Quoted text:
Why you're ending your A/B testing too early

What does a perfect test runtime look like? Is there even the perfect runtime? What factors ultimately influence the test and its runtime? Is it even possible to predict the runtime at the preliminary stage? When should I stop a test? Without intending to ease the suspense right off– there is no perfect runtime, at least not in practice. The list of possible influencing factors is long. If the essential (known) aspects are broken down, however, then three different groups finally emerge:

Statistical influencing factors (e.g. sample size, number of variations, measuring method, error tolerance, etc.)
External influencing factors (e.g. traffic source, time-to-purchase, frequency of usage, campaigns, season etc.)
Economic influencing factors (e.g. budgets, positive/negative effects, costs-benefit relationship, etc.).

These already account for three aspects that significantly determine how long a test should run. So far, so good. These three should be considered somewhat more closely in order to be able to derive your own strategy. The easiest one to describe is the statistical power. It is based on clear mathematics, measurable and foreseeable.

Data records:
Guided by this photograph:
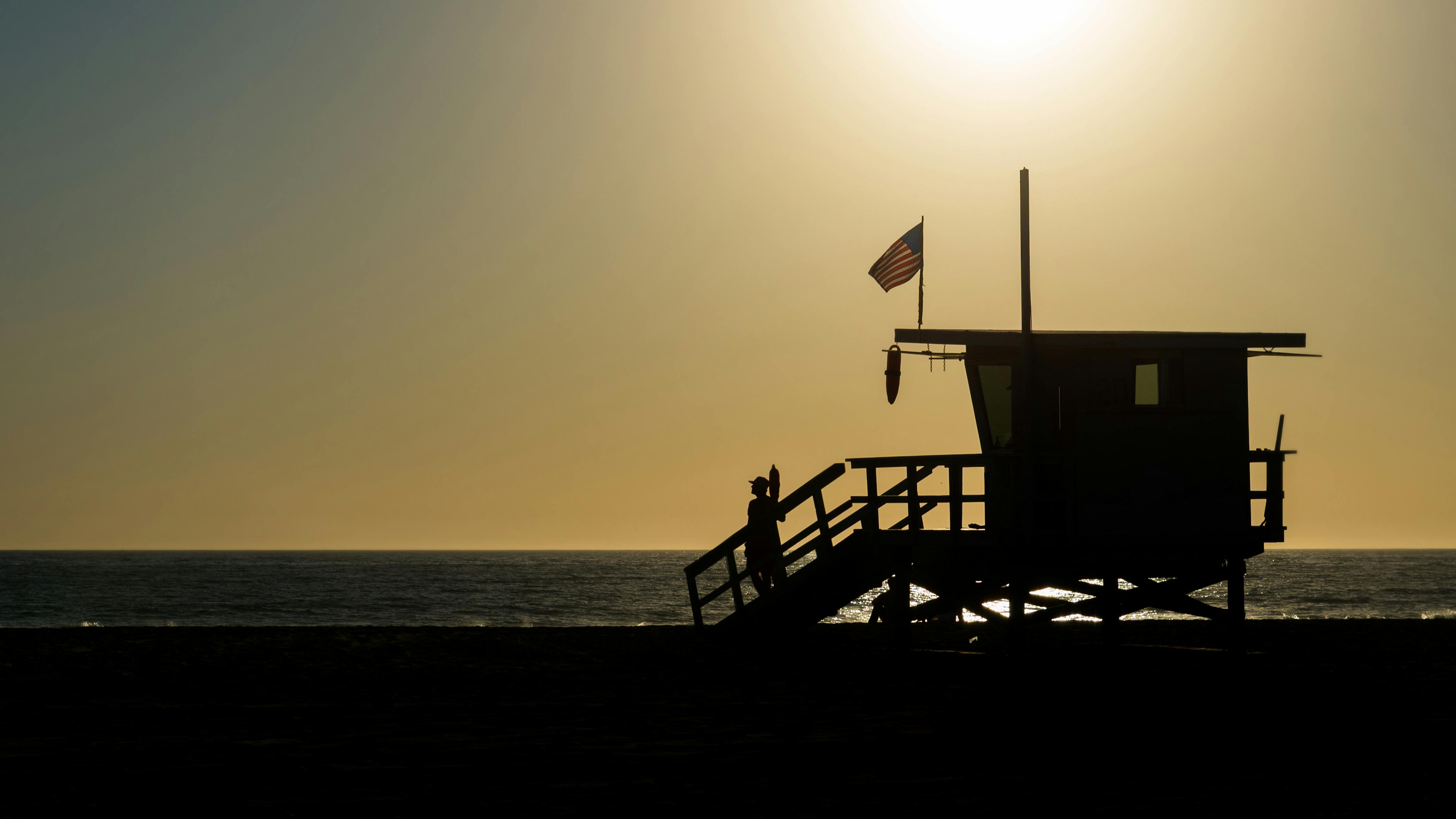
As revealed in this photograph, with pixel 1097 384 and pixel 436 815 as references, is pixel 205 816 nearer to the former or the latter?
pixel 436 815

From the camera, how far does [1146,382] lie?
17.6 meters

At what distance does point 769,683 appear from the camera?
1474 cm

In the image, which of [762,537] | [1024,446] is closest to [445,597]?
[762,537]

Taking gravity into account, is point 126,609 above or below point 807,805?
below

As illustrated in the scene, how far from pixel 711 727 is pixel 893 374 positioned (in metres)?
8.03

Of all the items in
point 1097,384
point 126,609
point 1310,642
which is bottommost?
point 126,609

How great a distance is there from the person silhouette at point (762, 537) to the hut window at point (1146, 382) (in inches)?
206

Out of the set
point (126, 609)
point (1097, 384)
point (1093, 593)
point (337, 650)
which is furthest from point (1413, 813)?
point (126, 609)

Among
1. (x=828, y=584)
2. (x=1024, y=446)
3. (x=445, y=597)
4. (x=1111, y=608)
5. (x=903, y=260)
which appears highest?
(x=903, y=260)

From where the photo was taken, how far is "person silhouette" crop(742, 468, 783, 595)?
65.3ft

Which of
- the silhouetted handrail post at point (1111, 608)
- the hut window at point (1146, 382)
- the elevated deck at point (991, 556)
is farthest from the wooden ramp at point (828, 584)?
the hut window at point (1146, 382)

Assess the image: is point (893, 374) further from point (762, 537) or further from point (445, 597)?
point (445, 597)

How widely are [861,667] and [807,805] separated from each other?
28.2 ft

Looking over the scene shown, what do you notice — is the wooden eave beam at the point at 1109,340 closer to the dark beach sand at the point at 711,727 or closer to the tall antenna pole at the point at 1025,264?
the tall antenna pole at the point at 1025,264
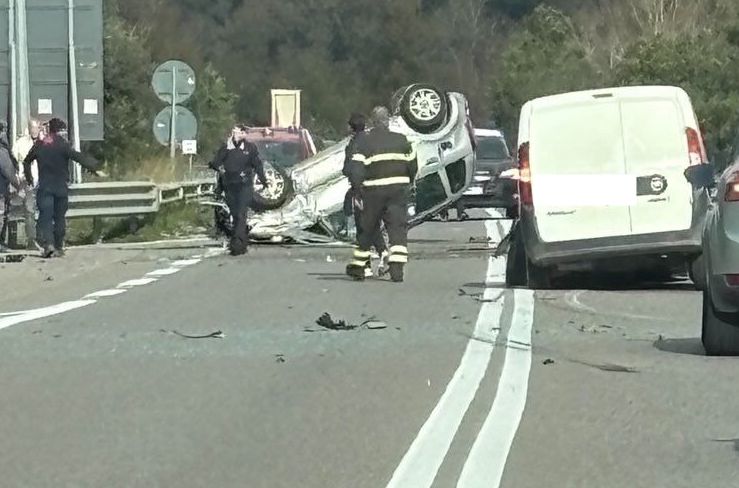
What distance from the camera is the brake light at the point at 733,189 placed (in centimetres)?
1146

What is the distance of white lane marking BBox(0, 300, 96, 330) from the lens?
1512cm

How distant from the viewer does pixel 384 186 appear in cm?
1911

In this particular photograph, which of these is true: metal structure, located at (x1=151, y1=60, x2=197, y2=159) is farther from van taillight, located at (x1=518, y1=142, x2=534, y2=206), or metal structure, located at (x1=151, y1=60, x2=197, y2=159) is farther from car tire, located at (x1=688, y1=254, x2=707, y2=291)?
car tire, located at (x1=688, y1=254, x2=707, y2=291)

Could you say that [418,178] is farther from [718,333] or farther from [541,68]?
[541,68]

* * *

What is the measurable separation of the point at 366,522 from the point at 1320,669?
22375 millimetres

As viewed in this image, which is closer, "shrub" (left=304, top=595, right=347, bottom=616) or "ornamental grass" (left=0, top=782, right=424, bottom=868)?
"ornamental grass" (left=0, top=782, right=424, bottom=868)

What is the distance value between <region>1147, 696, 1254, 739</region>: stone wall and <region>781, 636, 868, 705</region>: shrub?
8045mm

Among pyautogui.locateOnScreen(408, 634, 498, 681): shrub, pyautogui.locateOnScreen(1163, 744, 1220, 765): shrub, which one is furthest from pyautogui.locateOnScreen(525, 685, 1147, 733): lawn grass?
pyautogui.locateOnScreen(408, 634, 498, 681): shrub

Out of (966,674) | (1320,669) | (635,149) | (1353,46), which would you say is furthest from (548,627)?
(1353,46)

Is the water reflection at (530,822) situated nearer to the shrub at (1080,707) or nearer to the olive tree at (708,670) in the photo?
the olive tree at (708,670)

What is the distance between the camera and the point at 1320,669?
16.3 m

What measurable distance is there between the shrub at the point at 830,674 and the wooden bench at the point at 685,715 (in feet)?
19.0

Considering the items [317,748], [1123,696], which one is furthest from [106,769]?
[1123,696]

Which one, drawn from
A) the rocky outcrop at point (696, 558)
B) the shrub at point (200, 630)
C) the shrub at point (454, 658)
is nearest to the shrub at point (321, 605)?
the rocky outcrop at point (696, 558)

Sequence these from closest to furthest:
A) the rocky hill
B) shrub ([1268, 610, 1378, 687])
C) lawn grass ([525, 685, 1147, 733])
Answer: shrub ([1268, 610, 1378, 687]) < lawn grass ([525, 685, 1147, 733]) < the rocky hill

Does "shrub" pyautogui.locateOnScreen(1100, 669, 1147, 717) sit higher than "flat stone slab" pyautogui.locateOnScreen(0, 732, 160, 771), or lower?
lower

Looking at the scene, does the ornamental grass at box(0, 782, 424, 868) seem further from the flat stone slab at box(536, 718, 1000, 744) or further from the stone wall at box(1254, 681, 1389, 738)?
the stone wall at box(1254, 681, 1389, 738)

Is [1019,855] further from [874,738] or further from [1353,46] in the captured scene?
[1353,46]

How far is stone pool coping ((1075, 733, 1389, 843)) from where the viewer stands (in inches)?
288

Short problem: Resume the article on A/B test runtime, picking up right after its last sentence.

Result:
Aspect 1: the statistical test power

In this context, a traffic duration calculator is usually used in order to be able to predict a runtime. To avoid getting lost in the dry basics of statistics: In principle, the issue in this case concerns a mathematically modified form of the calculation of the test power. The test power indicates how probable it is to prove a difference between a null hypothesis (“there is no difference”) and a specific, alternative hypothesis (“there is a difference”). If the test power is high, a difference exists; if it is low, there is none. The greater the test power, the more likely it is to prove an actual effect (uplift). If this uplift is very big, a short test runtime is adequate for a good test power. If, however, the effect is small, then (much) more time is correspondingly required. To ultimately calculate the power, three things are needed:

The ?-error (significance level, usually 95%),
The sample size and
the expected uplift (effect)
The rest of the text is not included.